Sunday, October 14, 2012

Is Obama in Trouble in Minnesota?

Update - 10/25: Mitt Romney has purchased TV ads in Minnesota. Recent polls suggest a very close race there, but Romney may be trying to force President Obama to divert resources to this assumed to be safe state. Romney may as well be seeking the positive coverage such an ad buy would generate as it shows him playing offense on traditionally Democratic turf. We'll know better on November 6th...

Update II - 10/26: The Obama campaign has now started running TV ads as well. Minnesota is in play.

There were whispers that team Obama sensed some danger in Minnesota - a state most have considered to be a safe Obama state. Then came word that the campaign was sending Jill Biden to the state. If the campaign was not concerned they wouldn't be sending anyone. They can't risk sending Obama or Joe Biden because that would make the campaign's Minnesota worries front page news. I was hesitant to accept the Minnesota news, but then I received the following e-mail from my colleague and co-author Steve Schier, the H. and Edward C. Congdon Professor of Political Science at Carleton College in Minnesota. Schier is an expert on Minnesota politics:
"Here is a link to a memo from GOP pollster Glen Bolger revealing a new poll indicating Obama ahead by only 47-43 in Minnesota. A competitive race?

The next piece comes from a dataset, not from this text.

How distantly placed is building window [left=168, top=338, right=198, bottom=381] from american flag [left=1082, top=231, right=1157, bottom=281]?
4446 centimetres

The two most recent SurveyUSA polls of the sixth and eighth Congressional districts provide supportive evidence for Bolger's poll result. In the eighth, a D +3 district, Romney led in the Survey USA poll 47-45. Romney led by 17 points -- 53-36 -- in the sixth district, which has a partisan index of R +7.

Add to that the fact the a major surrogate, Jill Biden, will campaign in the Twin Cities and Duluth next week.

If Minnesota is competitive, Obama is in trouble."
Make no mistake, if Minnesota is in play then Obama has already lost the election. It's now clear that the Romney debate bounce was more than just a bounce. It has remained and translated to crucial swing states. Romney is surging in Florida and Virginia and appears to be ahead in Colorado, New Hampshire, and perhaps Nevada. In Ohio, Romney has eliminated Obama's once considerable lead and now the race is a statistical tie. Even Pennsylvania has become competitive.

The Gallup and Rasmussen tracking polls have the race at 49%-47% - advantage Romney. At present, the 2012 race is starting to look like 2004 with Romney as Bush and Obama as Kerry. Assuming 2/3 of the undecideds break for the challenger (common in an election featuring an incumbent) the 49-47 race would end up 51-48 - just as in 2008. In a race that close Romney would win, but receive 300 electoral votes or less. He'd likely lose Minnesota and Pennsylvania - but both would be close.

Beyond what's happening in Minnesota, one need only look at Obama's average in the national polls. Obama is averaging 46% - that's deadly for an incumbent. Obama needs to be polling above 47% to have a chance at re-election.